Recorded data
= = = = = = =

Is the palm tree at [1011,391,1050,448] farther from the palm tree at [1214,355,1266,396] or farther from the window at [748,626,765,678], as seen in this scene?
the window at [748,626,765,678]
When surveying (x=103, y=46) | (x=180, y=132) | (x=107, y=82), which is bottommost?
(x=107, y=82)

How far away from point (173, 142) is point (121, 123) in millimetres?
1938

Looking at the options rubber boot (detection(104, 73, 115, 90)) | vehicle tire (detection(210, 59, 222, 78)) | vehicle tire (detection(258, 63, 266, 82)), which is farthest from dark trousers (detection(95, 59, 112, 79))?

= = = = = = =

(The exercise): Please repeat all of the entries above word for word.

(Answer to this problem):
Is the palm tree at [1011,391,1050,448] farther from the palm tree at [1214,355,1266,396] or farther from the window at [748,626,765,678], as seen in this scene?
the window at [748,626,765,678]
When surveying (x=103, y=46) | (x=180, y=132) | (x=107, y=82), which is bottommost?
(x=107, y=82)

How far away from point (173, 142) is point (121, 123) in millimetres?
1938

Looking at the options rubber boot (detection(104, 73, 115, 90)) | vehicle tire (detection(210, 59, 222, 78)) | vehicle tire (detection(258, 63, 266, 82)), which is farthest from dark trousers (detection(95, 59, 112, 79))?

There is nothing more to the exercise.